▶ _学習目標_:
[a] 本文で、1960年代に所得倍増計画を掲げた首相はだれとされているか。
[b] 本文のうち、「青々とかがやきながら 春の日を楽しんでいる」という語句を含むところから始まり、「づき、経済が主テーマの時代。」で終わる部分を、一字も変えずに書き写しなさい。

サンフランシスコ講和条約(1951年)にはじまり、60年安保に終わる。政治が主テーマとなった時代。


“わさび芋”

→ 新たな出発だけど、これからは鼻につくのと関わりながらだぁネェ🌹


🎼 『四季』のに記されたソネットより ✍️


うららかな春の日が心地よい 小鳥は楽しげにさえずっている

小川は穏やかにせせらぎ そよ風が優しく頬に触れる

ようやくおとずれた日々を 皆が嬉しそうにしている

刹那のうちに変わりゆく 暫くのたけなわのこと

やがて去っていくと 皆がまた嬉しそうにする

そよ風に撫でられると 牧場の木立も語りはじめる

青々とかがやきながら 春の日を楽しんでいる

牧羊犬は鳴き声をあげ 羊飼いはうたた寝をする

まぶたの裏まで暖かくて 夢を見ているのだろう

牧笛を聞きながらニンフと踊る夢を 優しくかがやく日差しのもとで



2️⃣ 経済の季節(1960年代)

財政に明るい池田勇人首相の登場、掲げた所得倍増計画。驀進の勢いで高度経済成長がつづき、経済が主テーマの時代。


かまぼこ

→ 板についてるのが、活きてる時代になってきたもんだぁネェ🌻


 板についてるものとは、労働に真面目な国民性のこと


🎼 『四季』のに記されたソネットより ✍️


太陽の季節がやってくる 木立がぐんぐん茂りゆく

一年の盛りを 夏鳥たちも謳歌している

しかしうだる暑さは 容易なものではない

通りゆく風のみが一服のもの 束の間の涼

風は黒雲も運んでくる 雷鳴と稲妻が狂宴して

夏の嵐の中で 激しい雷雨に見舞われる

蝿も煩わしい まんじりとやり過ごしつつ

得手も不得手も 羊飼いはそう思う

あまつさえの中 あられまでが叩きつける

糧が傷みつつも なす術はない



3️⃣ 外交の季節(1970年代)

第二次世界大戦後に発生した領土問題などが進展し、外交が主テーマとなった時代。沖縄返還や日中国交回復など。


親子煮

→ ようやく親父と、これからはやり直していけるってことだぁネェ🍁


 中国は東アジアの父親の国。古代日本は渡来人を頼りにしたことより、朝鮮は兄貴の国。

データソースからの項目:
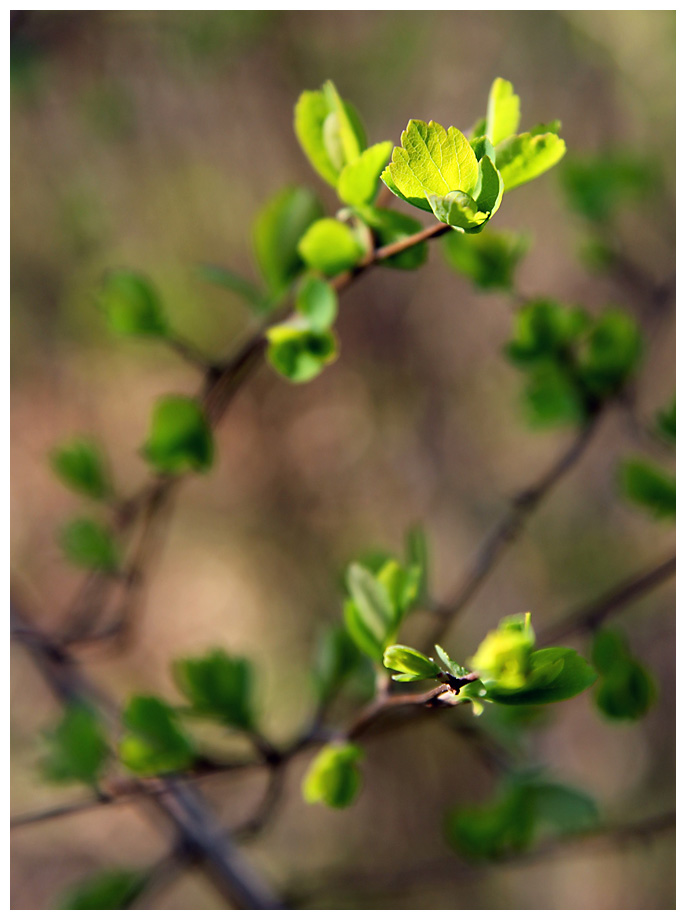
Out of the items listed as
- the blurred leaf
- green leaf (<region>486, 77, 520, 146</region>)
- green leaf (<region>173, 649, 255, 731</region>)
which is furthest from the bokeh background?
green leaf (<region>486, 77, 520, 146</region>)

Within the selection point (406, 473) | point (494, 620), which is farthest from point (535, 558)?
point (406, 473)

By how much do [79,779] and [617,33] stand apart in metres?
1.32

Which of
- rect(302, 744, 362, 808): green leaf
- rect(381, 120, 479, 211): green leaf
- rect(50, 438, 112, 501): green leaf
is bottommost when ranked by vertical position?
rect(302, 744, 362, 808): green leaf

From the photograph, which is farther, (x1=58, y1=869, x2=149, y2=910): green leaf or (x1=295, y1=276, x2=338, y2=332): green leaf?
(x1=58, y1=869, x2=149, y2=910): green leaf

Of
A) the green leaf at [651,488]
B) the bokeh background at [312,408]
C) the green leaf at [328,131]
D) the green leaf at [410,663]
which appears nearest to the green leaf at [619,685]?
the green leaf at [651,488]

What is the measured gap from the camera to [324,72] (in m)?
1.29

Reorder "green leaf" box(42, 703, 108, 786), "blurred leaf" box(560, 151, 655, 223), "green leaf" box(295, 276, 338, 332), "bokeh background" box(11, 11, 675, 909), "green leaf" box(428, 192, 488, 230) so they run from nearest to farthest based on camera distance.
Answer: "green leaf" box(428, 192, 488, 230) < "green leaf" box(295, 276, 338, 332) < "green leaf" box(42, 703, 108, 786) < "blurred leaf" box(560, 151, 655, 223) < "bokeh background" box(11, 11, 675, 909)

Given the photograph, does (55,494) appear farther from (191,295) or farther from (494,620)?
(494,620)

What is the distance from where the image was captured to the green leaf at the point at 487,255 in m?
0.42

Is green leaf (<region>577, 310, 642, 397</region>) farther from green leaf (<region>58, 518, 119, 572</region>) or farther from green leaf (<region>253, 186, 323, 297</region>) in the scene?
green leaf (<region>58, 518, 119, 572</region>)

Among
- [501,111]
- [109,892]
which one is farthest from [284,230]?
[109,892]

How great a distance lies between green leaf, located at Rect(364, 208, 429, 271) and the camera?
0.29 meters

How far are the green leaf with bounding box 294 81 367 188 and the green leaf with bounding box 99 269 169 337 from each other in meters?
0.16

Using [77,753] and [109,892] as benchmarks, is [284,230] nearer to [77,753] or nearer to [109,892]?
[77,753]
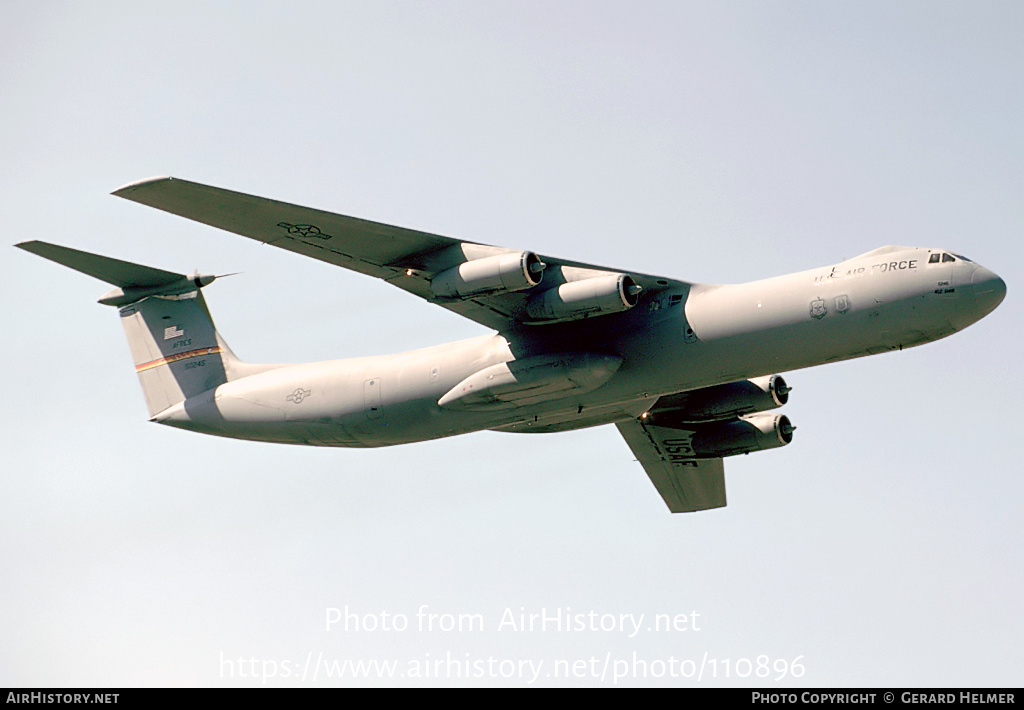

▶ _練習問題の解答_:
[a] 池田勇人首相です。

[b]
青々とかがやきながら 春の日を楽しんでいる

牧羊犬は鳴き声をあげ 羊飼いはうたた寝をする

まぶたの裏まで暖かくて 夢を見ているのだろう

牧笛を聞きながらニンフと踊る夢を 優しくかがやく日差しのもとで



2️⃣ 経済の季節(1960年代)

財政に明るい池田勇人首相の登場、掲げた所得倍増計画。驀進の勢いで高度経済成長がつづき、経済が主テーマの時代。